### Instruction:
Repeat exactly, and only, the lines from the one holding "If the choices are" through the last line of the records below.
## Begin Exercise input
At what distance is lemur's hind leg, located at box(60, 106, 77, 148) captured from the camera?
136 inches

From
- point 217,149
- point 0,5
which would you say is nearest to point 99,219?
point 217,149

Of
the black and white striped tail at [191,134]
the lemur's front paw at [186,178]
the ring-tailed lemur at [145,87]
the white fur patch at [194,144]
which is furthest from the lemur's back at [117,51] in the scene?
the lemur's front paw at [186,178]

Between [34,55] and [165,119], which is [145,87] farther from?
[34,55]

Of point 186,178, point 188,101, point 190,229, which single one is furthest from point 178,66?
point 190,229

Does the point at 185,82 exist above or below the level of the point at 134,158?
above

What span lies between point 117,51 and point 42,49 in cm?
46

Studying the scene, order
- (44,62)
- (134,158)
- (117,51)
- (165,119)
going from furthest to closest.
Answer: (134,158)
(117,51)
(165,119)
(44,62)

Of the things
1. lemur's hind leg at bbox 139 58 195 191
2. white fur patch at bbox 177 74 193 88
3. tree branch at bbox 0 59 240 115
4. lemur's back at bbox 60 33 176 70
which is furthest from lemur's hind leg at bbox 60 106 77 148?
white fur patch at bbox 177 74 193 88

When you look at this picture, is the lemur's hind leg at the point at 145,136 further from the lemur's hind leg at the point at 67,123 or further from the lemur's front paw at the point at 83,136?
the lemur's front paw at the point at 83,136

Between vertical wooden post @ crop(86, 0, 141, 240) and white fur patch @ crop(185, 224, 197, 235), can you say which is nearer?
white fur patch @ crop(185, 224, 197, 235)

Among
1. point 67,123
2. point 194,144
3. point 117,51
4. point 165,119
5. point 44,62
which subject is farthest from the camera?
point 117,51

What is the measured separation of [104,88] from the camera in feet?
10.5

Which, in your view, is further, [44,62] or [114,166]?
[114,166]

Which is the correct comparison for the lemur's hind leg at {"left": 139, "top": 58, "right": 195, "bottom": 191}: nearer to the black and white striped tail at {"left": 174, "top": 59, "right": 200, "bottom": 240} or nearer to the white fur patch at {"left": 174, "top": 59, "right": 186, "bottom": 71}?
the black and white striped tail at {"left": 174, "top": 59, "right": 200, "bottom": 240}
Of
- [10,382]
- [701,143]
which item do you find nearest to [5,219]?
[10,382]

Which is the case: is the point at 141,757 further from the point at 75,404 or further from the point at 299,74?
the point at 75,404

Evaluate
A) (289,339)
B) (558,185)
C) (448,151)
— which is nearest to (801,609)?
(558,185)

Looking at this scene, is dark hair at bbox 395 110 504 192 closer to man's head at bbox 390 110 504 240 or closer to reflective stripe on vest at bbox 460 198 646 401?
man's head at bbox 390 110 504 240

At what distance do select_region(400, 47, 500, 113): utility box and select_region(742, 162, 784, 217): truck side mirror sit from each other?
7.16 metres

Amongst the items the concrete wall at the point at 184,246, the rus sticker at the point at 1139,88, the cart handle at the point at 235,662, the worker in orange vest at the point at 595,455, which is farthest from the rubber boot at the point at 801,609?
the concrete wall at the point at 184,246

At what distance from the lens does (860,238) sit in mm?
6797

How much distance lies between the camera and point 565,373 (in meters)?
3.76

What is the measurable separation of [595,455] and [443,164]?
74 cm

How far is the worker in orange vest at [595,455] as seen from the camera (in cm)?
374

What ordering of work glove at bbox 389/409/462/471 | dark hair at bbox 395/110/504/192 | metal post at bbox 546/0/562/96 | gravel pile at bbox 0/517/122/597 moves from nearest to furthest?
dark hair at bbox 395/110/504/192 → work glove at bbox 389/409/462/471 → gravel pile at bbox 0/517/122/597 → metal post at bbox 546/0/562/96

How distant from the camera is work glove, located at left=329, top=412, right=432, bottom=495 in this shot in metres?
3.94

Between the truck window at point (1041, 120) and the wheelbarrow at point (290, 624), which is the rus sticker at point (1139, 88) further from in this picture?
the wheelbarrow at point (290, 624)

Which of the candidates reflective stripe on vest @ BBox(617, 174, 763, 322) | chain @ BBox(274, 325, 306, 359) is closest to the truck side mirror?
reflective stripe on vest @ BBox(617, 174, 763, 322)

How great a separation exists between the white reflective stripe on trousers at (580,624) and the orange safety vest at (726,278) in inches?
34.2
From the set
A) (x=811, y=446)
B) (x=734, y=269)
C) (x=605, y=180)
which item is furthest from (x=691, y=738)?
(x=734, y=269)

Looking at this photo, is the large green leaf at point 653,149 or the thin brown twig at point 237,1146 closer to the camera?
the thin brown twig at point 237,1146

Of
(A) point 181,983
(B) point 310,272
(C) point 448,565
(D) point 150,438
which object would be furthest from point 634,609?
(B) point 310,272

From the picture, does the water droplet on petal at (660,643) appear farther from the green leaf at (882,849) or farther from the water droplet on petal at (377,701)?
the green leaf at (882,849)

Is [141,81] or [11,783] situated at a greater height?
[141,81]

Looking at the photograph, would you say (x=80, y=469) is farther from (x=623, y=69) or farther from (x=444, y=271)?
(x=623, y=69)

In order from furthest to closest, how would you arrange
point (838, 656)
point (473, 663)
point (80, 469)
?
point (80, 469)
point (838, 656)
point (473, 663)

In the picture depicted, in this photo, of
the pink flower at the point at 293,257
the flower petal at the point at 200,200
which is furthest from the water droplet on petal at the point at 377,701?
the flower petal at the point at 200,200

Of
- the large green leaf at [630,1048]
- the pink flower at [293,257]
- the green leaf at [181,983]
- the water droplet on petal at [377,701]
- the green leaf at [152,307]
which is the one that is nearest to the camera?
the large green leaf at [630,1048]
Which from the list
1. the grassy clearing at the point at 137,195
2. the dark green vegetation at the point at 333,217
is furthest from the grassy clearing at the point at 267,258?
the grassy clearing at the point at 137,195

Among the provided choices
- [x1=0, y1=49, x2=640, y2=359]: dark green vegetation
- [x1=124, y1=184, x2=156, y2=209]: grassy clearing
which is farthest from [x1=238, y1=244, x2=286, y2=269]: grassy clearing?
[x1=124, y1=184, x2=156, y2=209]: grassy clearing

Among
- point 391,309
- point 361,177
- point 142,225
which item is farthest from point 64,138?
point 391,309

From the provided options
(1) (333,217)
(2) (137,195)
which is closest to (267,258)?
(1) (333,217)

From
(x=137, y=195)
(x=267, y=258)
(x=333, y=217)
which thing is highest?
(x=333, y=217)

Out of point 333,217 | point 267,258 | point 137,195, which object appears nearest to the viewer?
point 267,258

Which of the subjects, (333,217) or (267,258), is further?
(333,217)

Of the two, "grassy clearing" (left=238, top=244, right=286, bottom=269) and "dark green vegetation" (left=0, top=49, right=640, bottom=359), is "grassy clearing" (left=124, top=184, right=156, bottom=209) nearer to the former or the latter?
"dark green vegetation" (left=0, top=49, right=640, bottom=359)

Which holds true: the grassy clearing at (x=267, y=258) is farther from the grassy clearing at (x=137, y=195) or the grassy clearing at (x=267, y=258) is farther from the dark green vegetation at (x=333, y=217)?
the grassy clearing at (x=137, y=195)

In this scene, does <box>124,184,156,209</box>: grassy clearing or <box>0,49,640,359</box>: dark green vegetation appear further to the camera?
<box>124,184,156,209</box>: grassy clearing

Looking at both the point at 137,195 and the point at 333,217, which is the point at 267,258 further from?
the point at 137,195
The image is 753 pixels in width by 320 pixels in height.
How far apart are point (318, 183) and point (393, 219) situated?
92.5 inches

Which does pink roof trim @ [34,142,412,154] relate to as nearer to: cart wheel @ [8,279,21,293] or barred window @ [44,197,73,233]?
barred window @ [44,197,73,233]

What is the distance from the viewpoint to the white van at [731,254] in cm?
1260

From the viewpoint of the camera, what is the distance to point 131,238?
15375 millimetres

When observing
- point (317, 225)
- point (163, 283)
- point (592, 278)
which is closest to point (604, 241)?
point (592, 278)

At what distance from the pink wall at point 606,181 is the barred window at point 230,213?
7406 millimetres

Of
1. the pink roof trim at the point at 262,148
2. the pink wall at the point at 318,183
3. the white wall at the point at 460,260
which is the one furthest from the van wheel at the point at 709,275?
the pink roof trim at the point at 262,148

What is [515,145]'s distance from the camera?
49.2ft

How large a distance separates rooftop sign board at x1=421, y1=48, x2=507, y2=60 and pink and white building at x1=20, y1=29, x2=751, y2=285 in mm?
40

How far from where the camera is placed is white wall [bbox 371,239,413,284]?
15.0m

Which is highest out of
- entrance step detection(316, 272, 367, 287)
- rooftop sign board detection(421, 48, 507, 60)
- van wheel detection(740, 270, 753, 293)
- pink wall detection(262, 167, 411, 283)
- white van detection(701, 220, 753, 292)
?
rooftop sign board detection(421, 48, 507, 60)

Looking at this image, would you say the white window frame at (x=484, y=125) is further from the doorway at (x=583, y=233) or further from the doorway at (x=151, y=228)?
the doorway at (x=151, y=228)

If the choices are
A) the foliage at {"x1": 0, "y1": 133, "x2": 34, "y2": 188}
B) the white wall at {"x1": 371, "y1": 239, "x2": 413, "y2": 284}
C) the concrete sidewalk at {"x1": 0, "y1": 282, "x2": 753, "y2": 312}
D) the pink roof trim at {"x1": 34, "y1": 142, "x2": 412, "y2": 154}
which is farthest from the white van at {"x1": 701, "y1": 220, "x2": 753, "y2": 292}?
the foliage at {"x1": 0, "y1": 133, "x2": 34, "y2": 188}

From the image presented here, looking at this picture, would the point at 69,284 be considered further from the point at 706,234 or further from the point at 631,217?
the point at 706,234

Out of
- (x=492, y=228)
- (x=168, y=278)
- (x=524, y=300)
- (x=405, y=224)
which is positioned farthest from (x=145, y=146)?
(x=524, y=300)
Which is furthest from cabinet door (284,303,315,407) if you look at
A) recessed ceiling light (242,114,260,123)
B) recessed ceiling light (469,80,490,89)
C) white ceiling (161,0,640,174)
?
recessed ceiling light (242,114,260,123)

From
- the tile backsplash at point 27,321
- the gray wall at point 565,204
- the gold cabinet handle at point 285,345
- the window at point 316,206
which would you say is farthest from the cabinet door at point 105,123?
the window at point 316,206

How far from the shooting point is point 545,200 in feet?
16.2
## End Exercise input
### Answer in full:
If the choices are
A) the foliage at {"x1": 0, "y1": 133, "x2": 34, "y2": 188}
B) the white wall at {"x1": 371, "y1": 239, "x2": 413, "y2": 284}
C) the concrete sidewalk at {"x1": 0, "y1": 282, "x2": 753, "y2": 312}
D) the pink roof trim at {"x1": 34, "y1": 142, "x2": 412, "y2": 154}
which is farthest from the white van at {"x1": 701, "y1": 220, "x2": 753, "y2": 292}?
the foliage at {"x1": 0, "y1": 133, "x2": 34, "y2": 188}

From the image presented here, looking at this picture, would the point at 69,284 be considered further from the point at 706,234 or further from the point at 631,217?
the point at 706,234

Out of
- (x=492, y=228)
- (x=168, y=278)
- (x=524, y=300)
- (x=405, y=224)
which is positioned farthest from (x=145, y=146)?
(x=524, y=300)
Which is furthest from cabinet door (284,303,315,407) if you look at
A) recessed ceiling light (242,114,260,123)
B) recessed ceiling light (469,80,490,89)
C) white ceiling (161,0,640,174)
?
recessed ceiling light (242,114,260,123)

From
- the tile backsplash at point 27,321
- the gray wall at point 565,204
- the gold cabinet handle at point 285,345
- the window at point 316,206
which would you say is farthest from the cabinet door at point 105,123?
the window at point 316,206

How far from the shooting point is point 545,200 in feet?
16.2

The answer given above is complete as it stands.